/---

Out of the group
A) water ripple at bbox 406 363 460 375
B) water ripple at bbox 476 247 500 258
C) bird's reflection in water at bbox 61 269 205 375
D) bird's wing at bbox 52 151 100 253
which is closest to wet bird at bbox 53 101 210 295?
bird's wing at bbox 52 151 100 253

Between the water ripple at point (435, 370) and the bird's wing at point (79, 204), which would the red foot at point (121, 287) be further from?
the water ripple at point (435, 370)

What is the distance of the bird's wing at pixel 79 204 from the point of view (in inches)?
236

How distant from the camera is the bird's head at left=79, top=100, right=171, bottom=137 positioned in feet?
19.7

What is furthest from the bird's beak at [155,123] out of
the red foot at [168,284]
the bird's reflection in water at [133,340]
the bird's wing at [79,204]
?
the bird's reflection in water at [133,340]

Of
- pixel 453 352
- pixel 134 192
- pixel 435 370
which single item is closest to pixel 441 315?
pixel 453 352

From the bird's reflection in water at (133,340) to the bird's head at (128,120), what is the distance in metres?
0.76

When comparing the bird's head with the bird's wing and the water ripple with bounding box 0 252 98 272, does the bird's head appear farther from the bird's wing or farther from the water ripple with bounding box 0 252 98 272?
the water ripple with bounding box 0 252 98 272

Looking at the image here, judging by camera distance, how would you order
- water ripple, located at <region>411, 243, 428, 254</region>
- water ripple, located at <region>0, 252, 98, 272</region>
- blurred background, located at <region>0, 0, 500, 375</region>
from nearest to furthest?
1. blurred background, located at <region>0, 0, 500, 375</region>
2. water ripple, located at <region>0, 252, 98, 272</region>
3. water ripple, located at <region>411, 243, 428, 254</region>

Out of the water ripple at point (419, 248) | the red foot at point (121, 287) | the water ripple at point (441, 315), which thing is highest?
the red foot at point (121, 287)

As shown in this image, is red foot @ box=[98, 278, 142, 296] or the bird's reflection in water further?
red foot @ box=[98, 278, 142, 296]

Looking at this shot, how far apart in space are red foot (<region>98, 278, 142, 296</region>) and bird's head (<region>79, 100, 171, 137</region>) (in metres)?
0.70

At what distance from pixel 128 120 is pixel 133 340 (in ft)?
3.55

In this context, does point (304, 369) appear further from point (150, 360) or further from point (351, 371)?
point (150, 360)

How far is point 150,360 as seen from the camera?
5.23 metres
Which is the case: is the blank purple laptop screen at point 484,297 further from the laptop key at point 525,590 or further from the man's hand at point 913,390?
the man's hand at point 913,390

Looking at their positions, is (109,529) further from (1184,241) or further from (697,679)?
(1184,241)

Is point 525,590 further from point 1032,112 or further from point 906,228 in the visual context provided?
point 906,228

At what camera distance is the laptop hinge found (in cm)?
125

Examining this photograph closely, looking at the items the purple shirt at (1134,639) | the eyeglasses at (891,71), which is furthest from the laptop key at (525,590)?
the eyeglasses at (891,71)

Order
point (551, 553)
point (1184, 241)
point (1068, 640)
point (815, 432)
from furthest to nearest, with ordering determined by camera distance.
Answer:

\---

_The exercise_
Set out the listing as a numbered list, starting at the line that contains "Looking at this" and ending at the line that contains "5.23 metres", both included, with blank lines omitted.

_Answer to the exercise_
1. Looking at this shot, how far apart in space are red foot (<region>98, 278, 142, 296</region>) and bird's head (<region>79, 100, 171, 137</region>) (in metres)?
2. 0.70
3. At what distance from pixel 128 120 is pixel 133 340 (in ft)?
4. 3.55
5. In this context, does point (304, 369) appear further from point (150, 360) or further from point (351, 371)?
6. point (150, 360)
7. How far is point 150,360 as seen from the camera?
8. 5.23 metres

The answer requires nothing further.